Well, I didn't need another coat of mud, I was able to sand spot prime, and paint, so I didn't try it
I suppose that's for the better, as it sounds like it sets up rather quickly, and I'll need to be very aware of how it acts in a customer's home

There must be some dings in the garage I can practice on

:biggrin:


----------



## slickshift (Jun 14, 2005)

Richie-C said:


> I've been messing around with 5, 20, and mixing plaster of paris into my mud to avoid the all too often standing around waiting game. This is great advice and a great topic.

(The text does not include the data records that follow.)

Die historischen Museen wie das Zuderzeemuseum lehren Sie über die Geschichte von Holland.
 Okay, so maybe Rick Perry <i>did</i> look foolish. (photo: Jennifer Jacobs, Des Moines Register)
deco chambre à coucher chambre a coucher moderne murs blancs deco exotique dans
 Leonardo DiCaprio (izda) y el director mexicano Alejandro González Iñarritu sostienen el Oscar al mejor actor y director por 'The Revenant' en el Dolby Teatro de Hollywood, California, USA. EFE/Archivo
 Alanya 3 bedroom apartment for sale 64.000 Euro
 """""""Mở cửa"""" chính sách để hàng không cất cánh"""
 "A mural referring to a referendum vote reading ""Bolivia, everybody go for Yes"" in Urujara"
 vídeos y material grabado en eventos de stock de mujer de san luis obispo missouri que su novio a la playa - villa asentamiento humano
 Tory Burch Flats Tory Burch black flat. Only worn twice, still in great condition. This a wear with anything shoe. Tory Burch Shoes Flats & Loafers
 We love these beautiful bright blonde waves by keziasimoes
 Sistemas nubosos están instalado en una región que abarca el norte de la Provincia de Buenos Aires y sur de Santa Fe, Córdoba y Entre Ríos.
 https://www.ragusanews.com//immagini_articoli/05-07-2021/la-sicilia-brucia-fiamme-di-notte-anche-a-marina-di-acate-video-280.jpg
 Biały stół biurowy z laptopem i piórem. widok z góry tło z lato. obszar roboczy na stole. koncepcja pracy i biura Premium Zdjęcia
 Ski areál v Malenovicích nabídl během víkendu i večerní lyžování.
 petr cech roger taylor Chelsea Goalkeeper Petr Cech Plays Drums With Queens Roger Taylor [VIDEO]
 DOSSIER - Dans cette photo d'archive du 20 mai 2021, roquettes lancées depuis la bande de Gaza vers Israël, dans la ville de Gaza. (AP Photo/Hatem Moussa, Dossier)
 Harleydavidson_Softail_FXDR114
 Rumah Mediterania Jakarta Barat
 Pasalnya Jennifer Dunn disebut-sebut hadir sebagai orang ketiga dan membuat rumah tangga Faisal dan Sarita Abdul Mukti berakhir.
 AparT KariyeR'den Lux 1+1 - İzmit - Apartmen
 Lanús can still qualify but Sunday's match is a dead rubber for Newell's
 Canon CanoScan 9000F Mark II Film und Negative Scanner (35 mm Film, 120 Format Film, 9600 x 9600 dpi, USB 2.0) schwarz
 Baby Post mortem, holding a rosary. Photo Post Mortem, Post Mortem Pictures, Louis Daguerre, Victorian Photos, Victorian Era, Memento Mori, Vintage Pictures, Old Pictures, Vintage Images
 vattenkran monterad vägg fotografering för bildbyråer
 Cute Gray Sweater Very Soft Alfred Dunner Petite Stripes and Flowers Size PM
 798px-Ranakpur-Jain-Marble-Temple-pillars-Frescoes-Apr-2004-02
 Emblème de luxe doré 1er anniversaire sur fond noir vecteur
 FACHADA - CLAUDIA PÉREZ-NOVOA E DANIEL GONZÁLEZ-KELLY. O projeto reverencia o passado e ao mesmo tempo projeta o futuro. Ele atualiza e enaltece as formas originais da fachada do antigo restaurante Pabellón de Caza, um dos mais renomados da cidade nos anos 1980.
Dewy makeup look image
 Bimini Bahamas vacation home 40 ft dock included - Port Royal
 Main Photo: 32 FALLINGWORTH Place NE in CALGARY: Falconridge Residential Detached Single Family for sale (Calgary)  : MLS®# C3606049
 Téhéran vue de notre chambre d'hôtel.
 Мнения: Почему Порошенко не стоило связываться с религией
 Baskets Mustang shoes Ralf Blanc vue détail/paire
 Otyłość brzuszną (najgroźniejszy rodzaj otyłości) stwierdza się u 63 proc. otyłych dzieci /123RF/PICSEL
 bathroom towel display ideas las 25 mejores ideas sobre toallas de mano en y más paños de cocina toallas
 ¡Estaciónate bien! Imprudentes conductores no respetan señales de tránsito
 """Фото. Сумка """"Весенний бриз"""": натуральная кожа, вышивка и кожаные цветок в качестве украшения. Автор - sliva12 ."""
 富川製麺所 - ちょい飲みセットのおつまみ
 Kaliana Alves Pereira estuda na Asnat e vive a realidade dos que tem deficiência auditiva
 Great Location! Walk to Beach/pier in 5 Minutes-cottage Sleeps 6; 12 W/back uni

Well, that's why I posted it in painting
I heard some drywallers talking about it
I was thinking of the small repair jobs on repaints
Once you put that joint compound on there...now you gotta wait till tommorrow

I'm really not familier with the stuff at all and really appreciate the input here


----------



## Mike Finley (Apr 28, 2004)

I think once you get comfortable with it you won't ever go back to drying compound again. Setting compounds allow me to tear out old crappy bathtub surrounds, install a nice new direct to stud replacement, and repair the drywall all in the same day. Couldn't function without the stuff.


----------



## AAPaint (Apr 18, 2005)

Hey slick and others....another thing to think of is using this stuff over a drying compound. The setting compound dries harder, and the drying compound will sand out from under it causing un-even areas too. I've fiddled with this stuff enough to know you really have to watch it. 

I about slapped myself when I realized this problem in a house once. The walls had been patched some, but still needed more work. Here I come with 20 minute mud over some of the other spots...ugh what a mess. I ended up skimming over the whole area lightly because the other stuff is so much softer. 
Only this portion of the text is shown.